A Flash in the Pan

You couldn’t imagine anyone less likely than Flash Brinton to become a vegetarian. Meredith Brinton earned his nickname in the high hurdles while still in junior high, and solidified that sobriquet as a football, basketball and baseball star in Middlefield High and then Ohio State – where he did well enough academically to be snapped up as a Wall Street broker by Goldman Sachs.

A red-blooded man who took his beef that way. Still fit at 50, he took clients to lunch at Serafina Meatpacking, one of the city’s most exclusive eateries, whose waitstaff knew without asking that he wanted his beef grilled in a broiler set to a temperature intense enough to get it to his table smoking hot but still scarlet inside – what came to be called on the menu a Flash Filet.

Now he and Susie were spending a January week in the Galapagos Islands to celebrate an empty nest: all three equally red-blooded boys finally off at college.

The Galapagos are a volcanic spatter in the Pacific Ocean 600 miles from the coast of Ecuador, perhaps best known for a five-week visit by the sailing warship Beagle and its young naturalist, Charles Darwin, who would soon propound new insights into the origins of species.

The islands lie in hot equatorial sunshine, but are rinsed by the cold Humboldt Current streaming north from Antarctica.  That invisible oceanic river, low in salinity, brings enough krill to make The Galapagos one of the world’s great fisheries. That in turn makes them home to an astonishing variety of sea life not usually thought of in tropical waters, like fur seals, sea lions and penguins. All are protected, which makes the islands an ecotourism destination.

A very comfortable tour boat with a fabulous kitchen had brought Flash and Susie within sight of a wide sandy beach, and the ship’s launch brought them ashore.
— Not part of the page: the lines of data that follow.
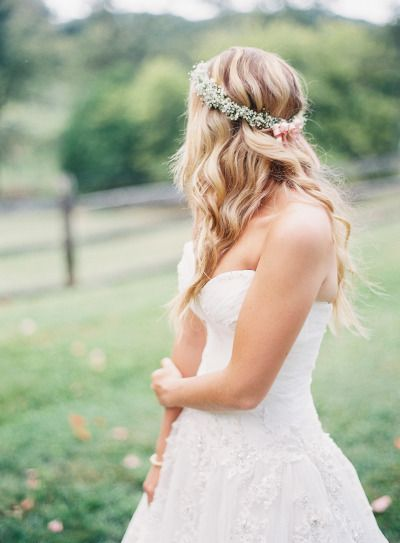 Perfectly wavy hair with a sweet baby's breath flower crown: http://www.stylemepretty.com/2015/01/07/whimsical-blush-and-gold-alfresco-wedding/ | Photography: Michael & Carina - http://www.michaelandcarina.com/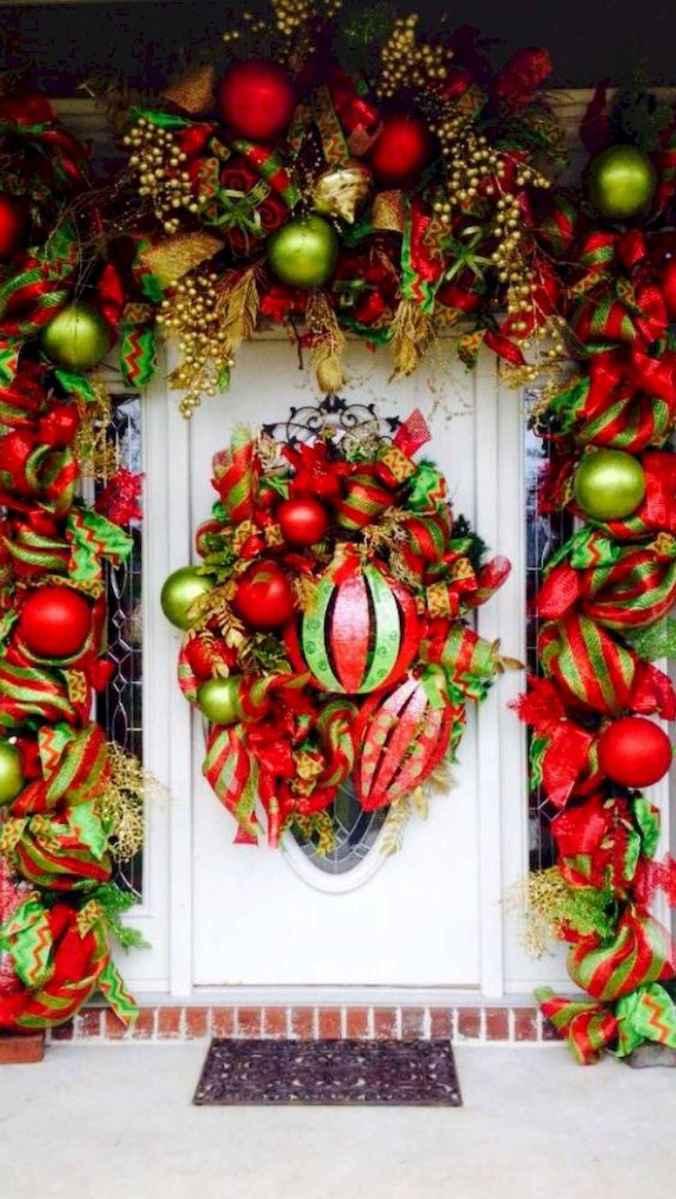 50 front porches farmhouse christmas decorations ideas (18)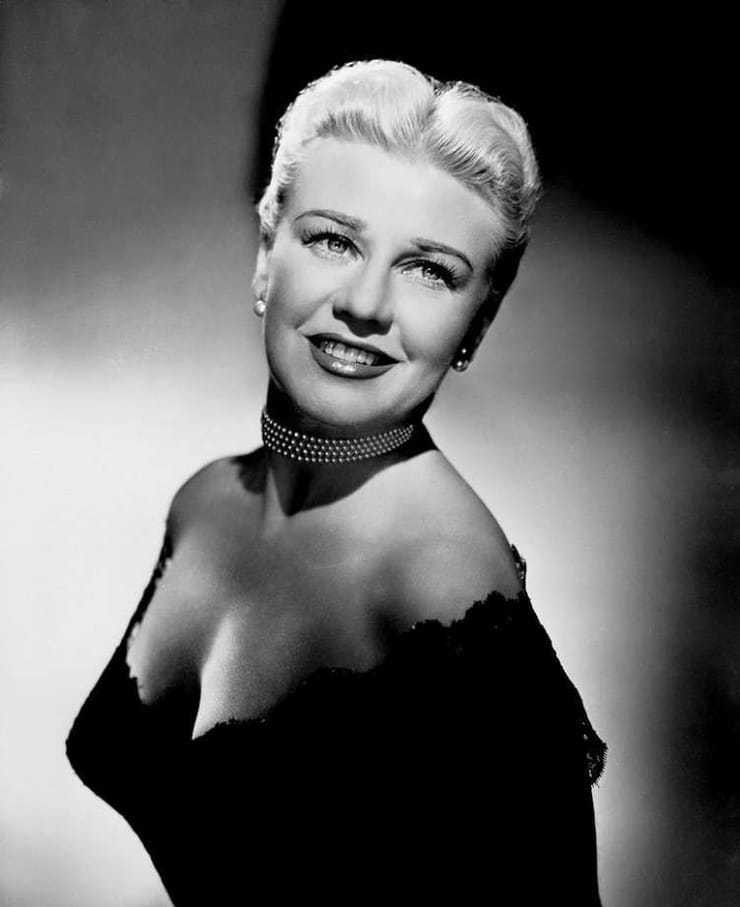 Ginger Rogers sexy look pics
To their astonishment and delight, sea lions basked in the sun as though posing for cameras, while pint-sized Galapagos penguins frolicked with them in the water.

“Susie, I swear that penguin swam right up to my faceplate!”
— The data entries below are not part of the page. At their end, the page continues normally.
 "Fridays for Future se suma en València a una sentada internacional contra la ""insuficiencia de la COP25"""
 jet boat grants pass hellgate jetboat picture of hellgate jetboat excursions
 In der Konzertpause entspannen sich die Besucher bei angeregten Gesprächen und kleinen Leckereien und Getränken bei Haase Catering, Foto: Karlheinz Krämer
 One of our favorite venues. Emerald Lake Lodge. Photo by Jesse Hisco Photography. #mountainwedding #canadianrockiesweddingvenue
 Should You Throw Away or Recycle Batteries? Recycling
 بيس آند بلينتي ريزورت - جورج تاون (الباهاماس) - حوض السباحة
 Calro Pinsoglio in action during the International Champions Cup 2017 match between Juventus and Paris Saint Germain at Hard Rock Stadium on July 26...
“One swam up to me, too, dear. I was tempted to reach out and pet him.”

“Fantastic beach. Take a photo of me with your smartphone. I want to remember this.”

So she did, after scooting around to get a lazing sea lion just over his shoulder. “Here, have a look!”

It was a transformative moment. Although he didn’t say it out loud, it came to Flash Brinton that if penguins and sea lions could be so friendly if not threatened, he should stop threatening – and eating – such animals. Back aboard ship at dinner time, a steward brought him a filet mignon broiled just as he had always liked it.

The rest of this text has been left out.